**GIVEN TEXT:**
%%

The Benefits of Compression Therapy for Travel
As I am writing this, I am on a flight to Toronto. I am wedged into my window seat beside a businessman using his laptop and another gentleman sleeping. There is no way I am getting up to stretch. However, I am wearing compression stockings. Compression socks and stockings bring up negative connotations of ‘getting old’ with a lot of my patients. However, this is far from the truth.
When we sit on a plane or at a desk all day, blood has a tendency to pool in our feet. It is hard for blood to fight gravity and get back to the heart. Over time, this can lead to a break-down of the valve system in the veins. This creates the lumpy looking, very noticeable, varicose veins that are common in 40% of adults. This can also happen to people who stand in a confined area for several hours at a time. (Think cashiers, baristas, or lecturers.)
When you fly, you are relatively immobilized and sedentary. Not only are you sitting, but you cannot often stretch out and so your knees and hips are bent for many hours. This negatively affects blood flow through these areas, in addition to the poor gravity-fighting properties I mentioned earlier.
Lastly, while an airplane is partially pressurized, there is a change in pressure compared to ground level. All this can lead to Deep Vein Thrombosis (DVTs), which has recently garnered attention in the media. A DVT is a blood clot in the lower leg. Not only are there serious health implications with DVTs, but they can also reduce your chances of future air travel.
So, back to my original point about compression socks. Compression therapy can come in sock, stocking or sleeve form. It is a graduated form of compression that helps to shunt blood back up to the heart, promoting proper circulation and blood flow. They have many other benefits, including:
They have many other benefits, including:
- Reducing fatigued or “heavy”-feeling legs.
- Reducing muscle cramping in the calves.
- Increasing energy due to increased oxygenation of the muscles.
- Preventing varicose and spider veins.
- Reducing swelling.
Compression can be purchased over-the-counter, which is a low grade of compression and does not require a medical prescription. Over-the-counter compression is not covered through an extended healthcare provider. Sizing is based on shoe size and calf circumference.
Medical compression is necessary if you want full stockings or if you need a higher gradient of compression; this may be due to a pre-existing condition. A prescription is required for medical grade compression. An appointment would need to be made first thing in the morning so that measurements can be taken before any swelling may occur in the legs and feet.
Extended health care will typically cover two to four pairs of medical-grade compression socks/sleeves/stockings a year. If you are wearing a pair every day, you can get about 6 months of life out of it before the compression is rendered less effective.
To review, compression should be worn whenever you are sitting or standing for long periods of time. It takes seven consecutive steps to get the calf muscle pumping blood back to the heart. If you are travelling, either by air, or even a road trip, wear compression.
Pregnant women can benefit from compression therapy to reduce strain on the blood vessels while carrying the added weight of a baby. Athletes can benefit from compression therapy both during their sport (knee-high socks in marathon runners are not simply a fashion statement!) and as a recovery tool afterwards.
So put aside your vanity, and think about your health for a moment – consider wearing compression therapy.

%%

**EXTRACTED MATERIAL:**
%%

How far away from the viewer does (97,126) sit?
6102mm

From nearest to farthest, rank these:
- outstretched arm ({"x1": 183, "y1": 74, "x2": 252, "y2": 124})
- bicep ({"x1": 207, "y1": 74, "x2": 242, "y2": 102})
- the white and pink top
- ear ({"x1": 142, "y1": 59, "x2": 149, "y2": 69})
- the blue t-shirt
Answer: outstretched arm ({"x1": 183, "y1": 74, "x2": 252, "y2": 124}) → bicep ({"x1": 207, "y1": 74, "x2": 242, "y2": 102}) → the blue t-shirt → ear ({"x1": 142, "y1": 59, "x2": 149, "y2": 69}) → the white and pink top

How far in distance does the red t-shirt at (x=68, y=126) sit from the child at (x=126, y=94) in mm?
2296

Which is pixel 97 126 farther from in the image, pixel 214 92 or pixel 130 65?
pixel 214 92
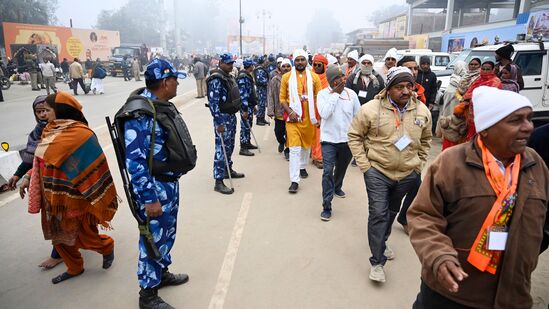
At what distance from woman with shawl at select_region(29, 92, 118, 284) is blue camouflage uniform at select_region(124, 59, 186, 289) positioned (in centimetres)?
68

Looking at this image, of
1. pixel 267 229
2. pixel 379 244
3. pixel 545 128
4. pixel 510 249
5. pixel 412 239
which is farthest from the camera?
pixel 267 229

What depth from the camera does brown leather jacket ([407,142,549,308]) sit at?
169cm

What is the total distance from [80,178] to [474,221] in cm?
284

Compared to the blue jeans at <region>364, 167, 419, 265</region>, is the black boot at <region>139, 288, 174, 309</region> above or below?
below

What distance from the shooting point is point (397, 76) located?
9.95ft

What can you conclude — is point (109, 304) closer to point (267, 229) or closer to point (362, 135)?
point (267, 229)

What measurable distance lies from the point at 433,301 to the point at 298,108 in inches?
144

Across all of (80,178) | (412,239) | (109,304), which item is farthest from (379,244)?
(80,178)

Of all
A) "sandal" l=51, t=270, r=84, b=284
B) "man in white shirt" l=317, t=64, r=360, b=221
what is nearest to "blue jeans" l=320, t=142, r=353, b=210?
"man in white shirt" l=317, t=64, r=360, b=221

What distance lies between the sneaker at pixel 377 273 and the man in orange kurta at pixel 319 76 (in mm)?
3053

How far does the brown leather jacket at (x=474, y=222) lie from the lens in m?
1.69

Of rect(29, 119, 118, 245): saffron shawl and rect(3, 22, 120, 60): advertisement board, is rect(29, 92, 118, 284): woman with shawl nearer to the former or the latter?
rect(29, 119, 118, 245): saffron shawl

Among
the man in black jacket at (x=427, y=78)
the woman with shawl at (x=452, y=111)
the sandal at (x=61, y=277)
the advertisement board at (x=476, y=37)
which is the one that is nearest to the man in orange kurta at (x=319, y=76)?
the woman with shawl at (x=452, y=111)

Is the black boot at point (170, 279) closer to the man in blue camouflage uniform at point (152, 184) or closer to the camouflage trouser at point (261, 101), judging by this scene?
the man in blue camouflage uniform at point (152, 184)
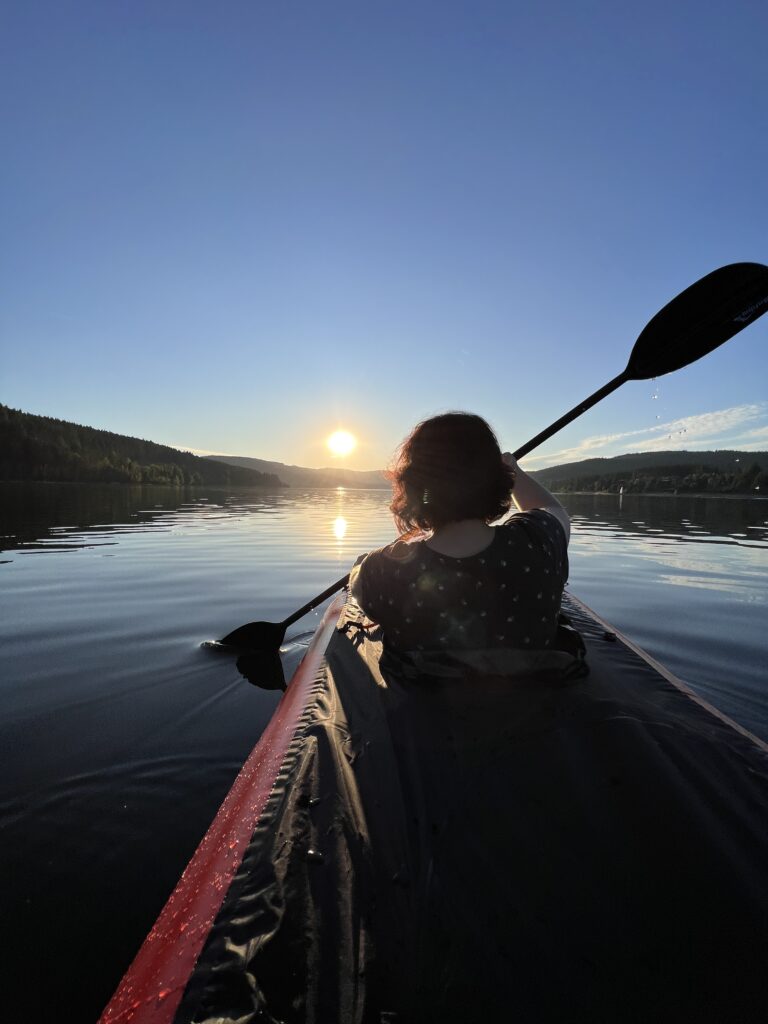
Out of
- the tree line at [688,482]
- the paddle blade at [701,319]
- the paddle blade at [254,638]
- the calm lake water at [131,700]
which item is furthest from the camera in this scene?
the tree line at [688,482]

%%

**PROMPT:**
Rewrite the compression therapy text from "- Reducing muscle" to "legs and feet.", replacing "prescription" with "referral".

**SOLUTION FOR THIS PROBLEM:**
- Reducing muscle cramping in the calves.
- Increasing energy due to increased oxygenation of the muscles.
- Preventing varicose and spider veins.
- Reducing swelling.
Compression can be purchased over-the-counter, which is a low grade of compression and does not require a medical referral. Over-the-counter compression is not covered through an extended healthcare provider. Sizing is based on shoe size and calf circumference.
Medical compression is necessary if you want full stockings or if you need a higher gradient of compression; this may be due to a pre-existing condition. A referral is required for medical grade compression. An appointment would need to be made first thing in the morning so that measurements can be taken before any swelling may occur in the legs and feet.